REQUEST A: In the records below, pull out every line containing the string "http" and copy each one unchanged.

Start of SELECTED EXCERPT

Monday 30 September 2013

Last minute call up for end of season debut



Having last week posted about my final flowery stall of the season, I got a surprise phone call on Thursday night asking me to do a prestigious local Farmer's Market on Saturday. Couldn't really say no as I've been trying to get on it for ages, so...out came the scissors, purple buckets (and torch), and off the merry-go-round went again!

Spent Thursday night thinking "But what have I got? What can I sell?" and came to the conclusion that if I could muster flowers in April after a foot of snow the week before, I could come up with something in late September....

A session of sitting in the sunshine peeling the papery cases off honesty seedheads proved worthwhile, as I dressed up some of my dried herb wreaths with these, and the results proved popular on the stall.

The dahlias provided much of the bounty once again, bless them - such good bloomers (of the petalled kind).  Also taking a starring role were schizostylis coccinea 'Major', although my mind went completely blank when asked what they were by curious customers.  I could only think of the 'coccinea' part of their full name, as it puts me in mind of the red food colouring, cochineal.

Schizostylis adds late season colour and grows easily in UK gardens.

End of SELECTED EXCERPT
Start of EXTRACTED INFORMATION

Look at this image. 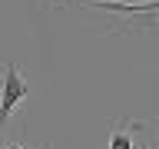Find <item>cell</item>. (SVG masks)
Here are the masks:
<instances>
[{
    "label": "cell",
    "instance_id": "cell-1",
    "mask_svg": "<svg viewBox=\"0 0 159 149\" xmlns=\"http://www.w3.org/2000/svg\"><path fill=\"white\" fill-rule=\"evenodd\" d=\"M27 99V83L17 73V66H7L3 73V86H0V126L10 119V113L17 109V103Z\"/></svg>",
    "mask_w": 159,
    "mask_h": 149
},
{
    "label": "cell",
    "instance_id": "cell-2",
    "mask_svg": "<svg viewBox=\"0 0 159 149\" xmlns=\"http://www.w3.org/2000/svg\"><path fill=\"white\" fill-rule=\"evenodd\" d=\"M109 149H136V146H133V136H129L126 129H119V133H113V139H109Z\"/></svg>",
    "mask_w": 159,
    "mask_h": 149
},
{
    "label": "cell",
    "instance_id": "cell-3",
    "mask_svg": "<svg viewBox=\"0 0 159 149\" xmlns=\"http://www.w3.org/2000/svg\"><path fill=\"white\" fill-rule=\"evenodd\" d=\"M7 149H20V146H7Z\"/></svg>",
    "mask_w": 159,
    "mask_h": 149
}]
</instances>
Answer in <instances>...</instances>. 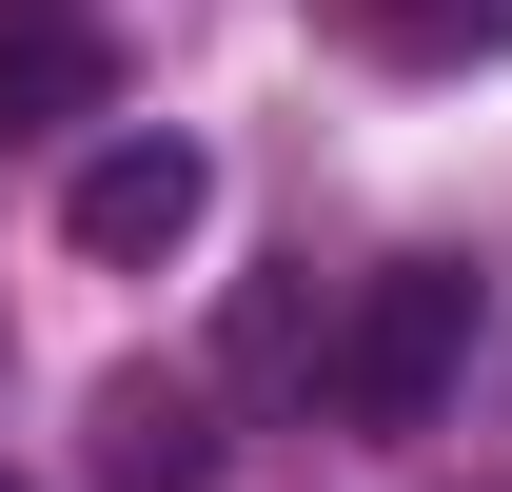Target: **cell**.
Wrapping results in <instances>:
<instances>
[{"instance_id": "1", "label": "cell", "mask_w": 512, "mask_h": 492, "mask_svg": "<svg viewBox=\"0 0 512 492\" xmlns=\"http://www.w3.org/2000/svg\"><path fill=\"white\" fill-rule=\"evenodd\" d=\"M453 374H473V276H453V256L375 276V296H355V335H335V414H355V433H434Z\"/></svg>"}, {"instance_id": "2", "label": "cell", "mask_w": 512, "mask_h": 492, "mask_svg": "<svg viewBox=\"0 0 512 492\" xmlns=\"http://www.w3.org/2000/svg\"><path fill=\"white\" fill-rule=\"evenodd\" d=\"M197 217H217V158H197V138H99V158H79V197H60V237L79 256H178Z\"/></svg>"}, {"instance_id": "3", "label": "cell", "mask_w": 512, "mask_h": 492, "mask_svg": "<svg viewBox=\"0 0 512 492\" xmlns=\"http://www.w3.org/2000/svg\"><path fill=\"white\" fill-rule=\"evenodd\" d=\"M79 473H99V492H217V414H197V374H99Z\"/></svg>"}, {"instance_id": "4", "label": "cell", "mask_w": 512, "mask_h": 492, "mask_svg": "<svg viewBox=\"0 0 512 492\" xmlns=\"http://www.w3.org/2000/svg\"><path fill=\"white\" fill-rule=\"evenodd\" d=\"M99 99H119L99 20H79V0H0V138H40V119H99Z\"/></svg>"}, {"instance_id": "5", "label": "cell", "mask_w": 512, "mask_h": 492, "mask_svg": "<svg viewBox=\"0 0 512 492\" xmlns=\"http://www.w3.org/2000/svg\"><path fill=\"white\" fill-rule=\"evenodd\" d=\"M375 40H394V60H493V40H512V0H394Z\"/></svg>"}, {"instance_id": "6", "label": "cell", "mask_w": 512, "mask_h": 492, "mask_svg": "<svg viewBox=\"0 0 512 492\" xmlns=\"http://www.w3.org/2000/svg\"><path fill=\"white\" fill-rule=\"evenodd\" d=\"M0 492H20V473H0Z\"/></svg>"}]
</instances>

End of EXTRACTED INFORMATION

REQUEST B: Quote the farmers' market post between "Spent Thursday night" and "food colouring, cochineal.", inclusive.

COMPLETE RESPONSE A:
    "mask_svg": "<svg viewBox=\"0 0 159 149\" xmlns=\"http://www.w3.org/2000/svg\"><path fill=\"white\" fill-rule=\"evenodd\" d=\"M27 99V83L17 73V66H7L3 73V86H0V126L10 119V113L17 109V103Z\"/></svg>",
    "mask_svg": "<svg viewBox=\"0 0 159 149\" xmlns=\"http://www.w3.org/2000/svg\"><path fill=\"white\" fill-rule=\"evenodd\" d=\"M109 149H136V146H133V136H129L126 129H119V133H113V139H109Z\"/></svg>",
    "mask_svg": "<svg viewBox=\"0 0 159 149\" xmlns=\"http://www.w3.org/2000/svg\"><path fill=\"white\" fill-rule=\"evenodd\" d=\"M7 149H20V146H7Z\"/></svg>",
[{"instance_id": "1", "label": "cell", "mask_w": 512, "mask_h": 492, "mask_svg": "<svg viewBox=\"0 0 512 492\" xmlns=\"http://www.w3.org/2000/svg\"><path fill=\"white\" fill-rule=\"evenodd\" d=\"M453 374H473V276H453V256L375 276V296H355V335H335V414H355V433H434Z\"/></svg>"}, {"instance_id": "2", "label": "cell", "mask_w": 512, "mask_h": 492, "mask_svg": "<svg viewBox=\"0 0 512 492\" xmlns=\"http://www.w3.org/2000/svg\"><path fill=\"white\" fill-rule=\"evenodd\" d=\"M197 217H217V158H197V138H99V158H79V197H60V237L79 256H178Z\"/></svg>"}, {"instance_id": "3", "label": "cell", "mask_w": 512, "mask_h": 492, "mask_svg": "<svg viewBox=\"0 0 512 492\" xmlns=\"http://www.w3.org/2000/svg\"><path fill=\"white\" fill-rule=\"evenodd\" d=\"M79 473H99V492H217V414H197V374H99Z\"/></svg>"}, {"instance_id": "4", "label": "cell", "mask_w": 512, "mask_h": 492, "mask_svg": "<svg viewBox=\"0 0 512 492\" xmlns=\"http://www.w3.org/2000/svg\"><path fill=\"white\" fill-rule=\"evenodd\" d=\"M99 99H119L99 20H79V0H0V138H40V119H99Z\"/></svg>"}, {"instance_id": "5", "label": "cell", "mask_w": 512, "mask_h": 492, "mask_svg": "<svg viewBox=\"0 0 512 492\" xmlns=\"http://www.w3.org/2000/svg\"><path fill=\"white\" fill-rule=\"evenodd\" d=\"M375 40H394V60H493V40H512V0H394Z\"/></svg>"}, {"instance_id": "6", "label": "cell", "mask_w": 512, "mask_h": 492, "mask_svg": "<svg viewBox=\"0 0 512 492\" xmlns=\"http://www.w3.org/2000/svg\"><path fill=\"white\" fill-rule=\"evenodd\" d=\"M0 492H20V473H0Z\"/></svg>"}]

COMPLETE RESPONSE B:
Spent Thursday night thinking "But what have I got? What can I sell?" and came to the conclusion that if I could muster flowers in April after a foot of snow the week before, I could come up with something in late September....

A session of sitting in the sunshine peeling the papery cases off honesty seedheads proved worthwhile, as I dressed up some of my dried herb wreaths with these, and the results proved popular on the stall.

The dahlias provided much of the bounty once again, bless them - such good bloomers (of the petalled kind).  Also taking a starring role were schizostylis coccinea 'Major', although my mind went completely blank when asked what they were by curious customers.  I could only think of the 'coccinea' part of their full name, as it puts me in mind of the red food colouring, cochineal.